I would hold your paws so gently,
and kiss your loving head,
and hold you close beside me,
as you lay sleeping in your bed.

I would understand the attention,
you demanded from me everyday,
telling me in your own doggy words,
that one day soon you’d be going away.

I thought you were immortal,
and that you would always be there,
but I took too much for granted,
and now your bed lay bare.

If only I could turn back time,
to relieve myself of this pain,
I would hold you so very tight,
so you could never leave me again....

Until we meet again girl, know that you are loved beyond words, and missed beyond measure -

Thank you
by: Anonymous

Your story brought me to tears as I could feel your love for your beloved dog. I feel your pain and know the loss of such a beloved rescue friend. Thank you for your story.

One year today
by: Ed

Co Co ...today marks one full year without you.

It's been an eventful year girl with many changes - Some good, some not so good but it seems like life has finally started moving forward again ...

Life hasn't been the same without you girl but I'm sure if you've been watching, you already know that ..

Many times I've felt you here, there's been a few times I've noticed your scent in the air and even a few that I would swear I'd seen you ... Thank you girl for standing by and visiting me when I needed strength and guidance ..

I miss you my friend ... I miss our walks, playing games, and just sitting quietly together watching the World go by .. You were my heart Co Co and I miss that part of me ..

I know you're at peace and your gentle soul has found rest .. I can sense it's time to let go of the pain and sadness and hold on to, and be grateful for the memories of our life together.

Truly God blessed my life when he sent you to share it with me ..

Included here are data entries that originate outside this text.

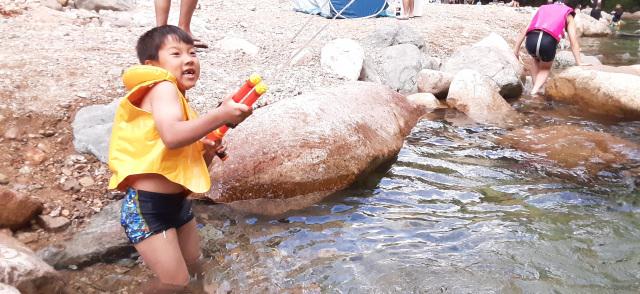 念願の水鉄砲川遊び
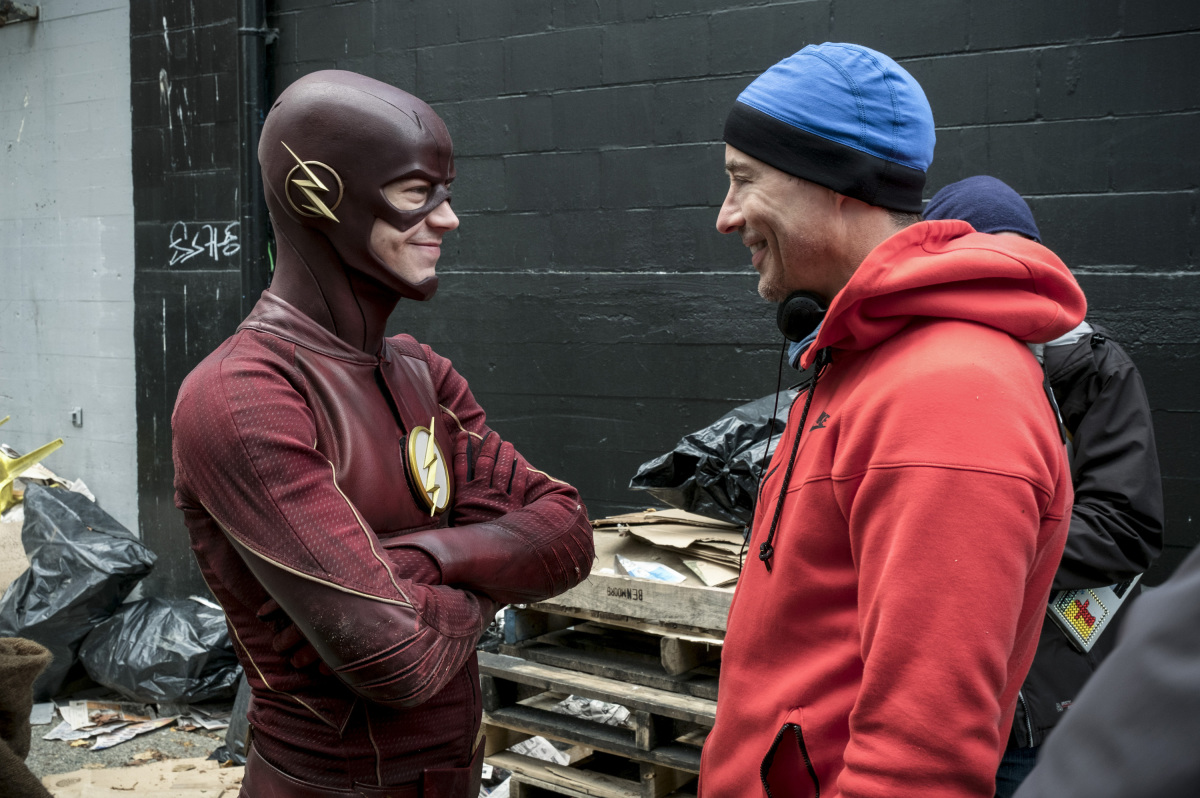 """The Flash -- """"The Once and Future Flash"""" -- FLA319a_BTS_0207b.jpg -- Pictured (L-R): Behind the scenes with Grant Gustin and Tom Cavanagh -- Photo: Katie Yu/The CW -- © 2017 The CW Network, LLC. All rights reserved."""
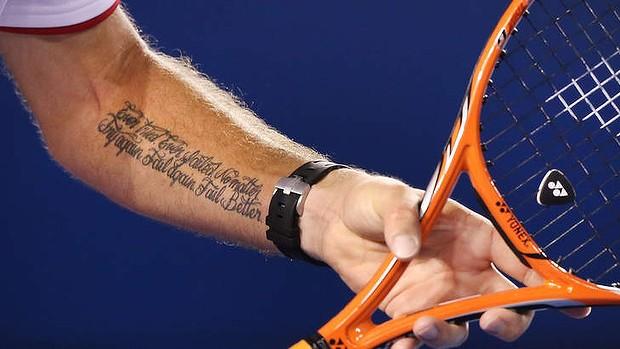 De Tattoo Op De Linkerarm Van Wawrinka Is Een Tekst Van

Rest in Peace Girl - Until we meet again and cross the Rainbow Bridge together, know that you are loved and missed -

Ed in Denver

Your kind words
by: Sue from Pt Pleasant NJ

Thank you for sending your kind words, I can see from reading about your memories of Coco that you and I felt the same way about our beloved dogs. It's just so hard because my family does not understand why I am so emotional- I still cry every day and just don't know what to do. Thanks for listening to me. Sue from NJ

Almost one year since our Earthly "good-bye"
by: Ed

I didn’t know the day had come to say our last goodbyes.

I let my tears flow freely, and cried and cried and cried.

I held you gently in my arms and whispered words of love,

My prayers escaping from my lips sent up to God above.

I held you in the sunshine – the sun upon your face,

I prayed for peace and mercy, I prayed for saving grace.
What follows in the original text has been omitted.